Ocean Blue Portugal facilities

  • Ideal for families, couples or groups looking to embrace an active and healthy holiday in the sun, Ocean Blue offers a full range of activities to suit all ages, abilities and levels of adventure. Choose to relax and unwind by the pool, organise your own itinerary or take them up on the fantastic experiences on offer.
  • Three two-bedroomed Scandi-style luxury self-catering apartments
  • A one-bedroomed studio apartment with wheelchair access
  • 40ft swimming pool
  • Specialised mountain bikes for all abilities tailored to suit
  • Range of wetsuits for all sizes
  • Bodyboards
  • Stand-up paddleboarding (SUP) – locations to suit conditions – beach to beach, river or lake. Lessons and guided tours to suit groups or individuals
  • SeaSafari boat excursions with SUP, snorkel and alien mask swimming
  • Guided fitness runs from the resort
  • Guided walks linking remote villages and the coast
  • Guided bike rides tailored to all skill sets
  • Personal fitness training
  • Wild gym classes
  • Yoga provided by Ann de Jonghe – Fit2lovelife
  • Splash sessions and surfing with children – all water sports gear used depending on conditions. Surf instruction will run over winter

The Strevens Family’s Favourite Places to Eat

  • Tasca do Kiko, Lagos – tapas, seafood, Portuguese, in commercial boatyard Sopramar. ‘The cool stylish interior delights’
  • Tasca do Lotto, Lagos – typical Portuguese BBQ restaurant, between marina and boatyard. ‘Very cheap!’
  • Terra, Sagres – vegetarian, vegan, meat, international fusion and ‘lots of quirky dangly things’, above Beliche beach (sunset spot)
  • Three Little Birds, Rua do Mercado, Sagres – ‘home-made soul food, chilled-out vibes and a simple but outstanding menu’
  • Cabanas – bistro on the beach, ‘chilled vibes, bean bags and a great selection of dishes’
  • Zavial – beach bistro, restaurant-style food in a shady sheltered spot above the beach
  • Ingrina – ‘typical Portuguese seafood tavern above a pristine little bay’

Ocean Blue Portugal 

Exclusive hilltop retreat in the Vicentine Coast Natural Park.

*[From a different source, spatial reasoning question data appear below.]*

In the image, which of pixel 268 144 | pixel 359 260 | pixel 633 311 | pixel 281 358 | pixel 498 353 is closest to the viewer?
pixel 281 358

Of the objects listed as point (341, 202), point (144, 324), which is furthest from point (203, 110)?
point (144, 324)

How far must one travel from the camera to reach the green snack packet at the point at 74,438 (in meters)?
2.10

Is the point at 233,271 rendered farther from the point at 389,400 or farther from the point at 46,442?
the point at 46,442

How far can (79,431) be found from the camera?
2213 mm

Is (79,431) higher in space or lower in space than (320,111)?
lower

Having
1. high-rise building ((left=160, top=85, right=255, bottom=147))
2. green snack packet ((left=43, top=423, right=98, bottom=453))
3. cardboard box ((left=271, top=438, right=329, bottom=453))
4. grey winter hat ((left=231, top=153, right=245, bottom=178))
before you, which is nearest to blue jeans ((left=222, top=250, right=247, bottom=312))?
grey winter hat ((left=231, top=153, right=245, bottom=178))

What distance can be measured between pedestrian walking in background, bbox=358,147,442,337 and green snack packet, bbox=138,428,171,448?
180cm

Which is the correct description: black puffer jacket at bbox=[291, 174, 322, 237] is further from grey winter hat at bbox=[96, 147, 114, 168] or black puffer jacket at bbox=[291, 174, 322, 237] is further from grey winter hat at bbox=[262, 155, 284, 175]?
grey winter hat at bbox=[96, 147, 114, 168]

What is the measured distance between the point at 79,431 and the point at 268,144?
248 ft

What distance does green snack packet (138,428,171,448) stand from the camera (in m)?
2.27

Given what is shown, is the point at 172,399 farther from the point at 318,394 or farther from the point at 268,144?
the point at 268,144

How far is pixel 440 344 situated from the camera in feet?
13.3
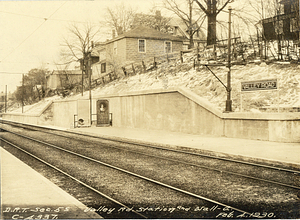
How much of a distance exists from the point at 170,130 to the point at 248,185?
1328 cm

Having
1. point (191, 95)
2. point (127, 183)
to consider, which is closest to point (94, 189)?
point (127, 183)

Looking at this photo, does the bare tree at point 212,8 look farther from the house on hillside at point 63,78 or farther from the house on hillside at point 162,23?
the house on hillside at point 63,78

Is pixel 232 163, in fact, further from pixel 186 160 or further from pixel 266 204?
pixel 266 204

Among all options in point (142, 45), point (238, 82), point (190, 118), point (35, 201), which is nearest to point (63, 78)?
point (142, 45)

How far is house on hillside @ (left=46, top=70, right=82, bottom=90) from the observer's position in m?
68.0

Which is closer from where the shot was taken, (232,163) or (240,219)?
(240,219)

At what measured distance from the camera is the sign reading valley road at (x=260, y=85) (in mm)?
16081

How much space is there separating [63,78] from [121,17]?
34.9 meters

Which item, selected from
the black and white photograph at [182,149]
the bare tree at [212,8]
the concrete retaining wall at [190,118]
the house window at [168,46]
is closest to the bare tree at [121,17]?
the black and white photograph at [182,149]

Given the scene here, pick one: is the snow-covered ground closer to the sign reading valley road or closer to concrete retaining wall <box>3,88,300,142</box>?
the sign reading valley road

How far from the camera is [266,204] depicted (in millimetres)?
6438

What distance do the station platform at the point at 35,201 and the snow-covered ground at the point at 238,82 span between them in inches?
449

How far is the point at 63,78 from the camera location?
70.1 meters

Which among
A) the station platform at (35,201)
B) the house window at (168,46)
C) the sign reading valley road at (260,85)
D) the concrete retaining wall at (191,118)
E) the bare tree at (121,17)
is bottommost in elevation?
the station platform at (35,201)
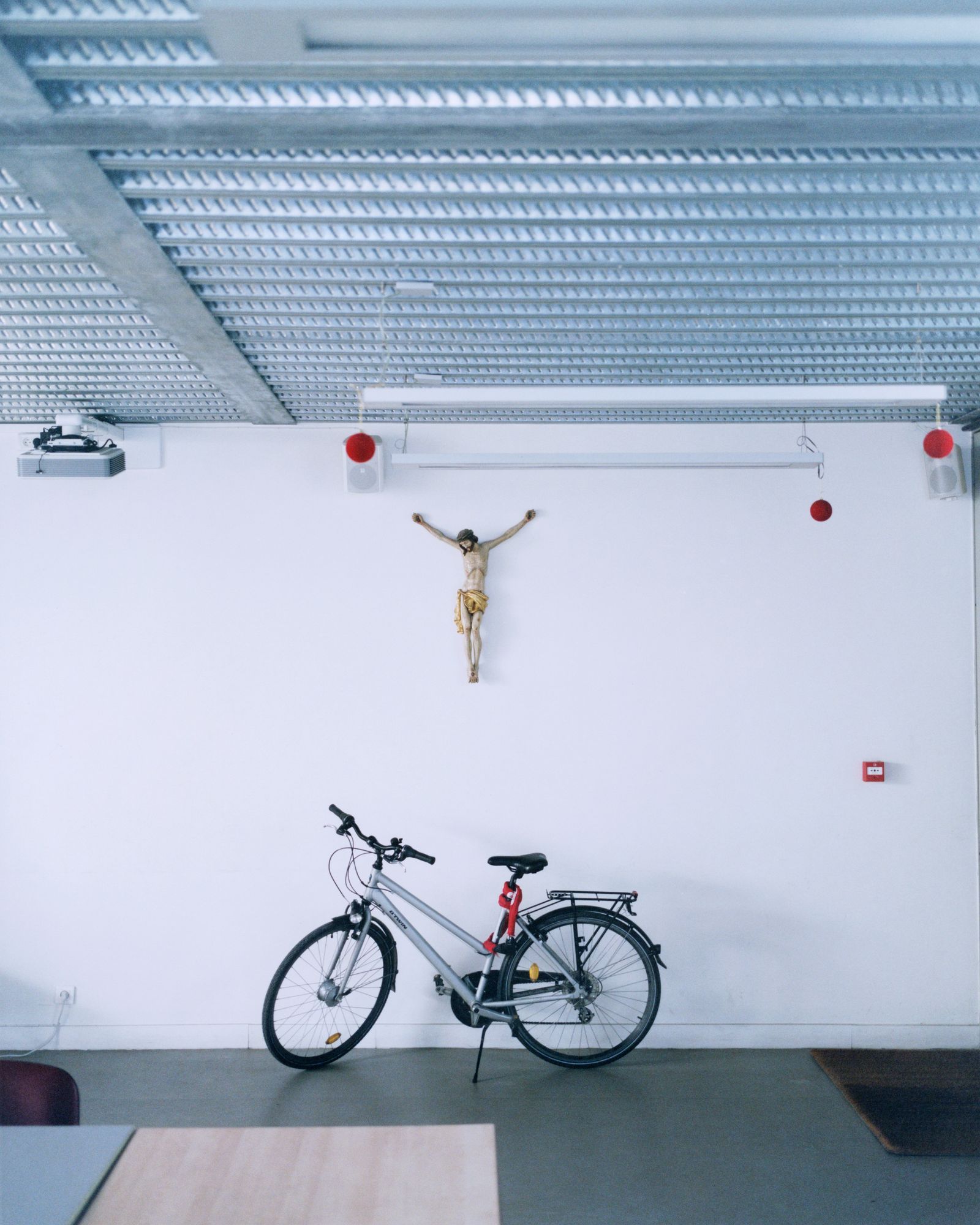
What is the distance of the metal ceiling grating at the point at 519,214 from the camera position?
1744 mm

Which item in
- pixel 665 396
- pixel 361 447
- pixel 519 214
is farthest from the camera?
pixel 361 447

Location: Colinha dos Sonhos, Burgau, Algarve, Portugal: 37°04’49.7″N 8°46’41.0″W

Contact: Lucy Strevens, 07980 986232



www.oceanbluequay.co.uk for IOW-based holidays

Lucy will try and accommodate all sorts of ideas to make your time memorable – even something deeply intimate, like the scattering of ashes at sea (where permitted) or a marriage proposal. The essence of Ocean Blue is that it’s personal. This is not obligatory, of course, as you can duck in or out of whatever you like – the time is always your own. But it’s nice to know that there are two very competent hosts always on tap to make your adventure the stuff of memories.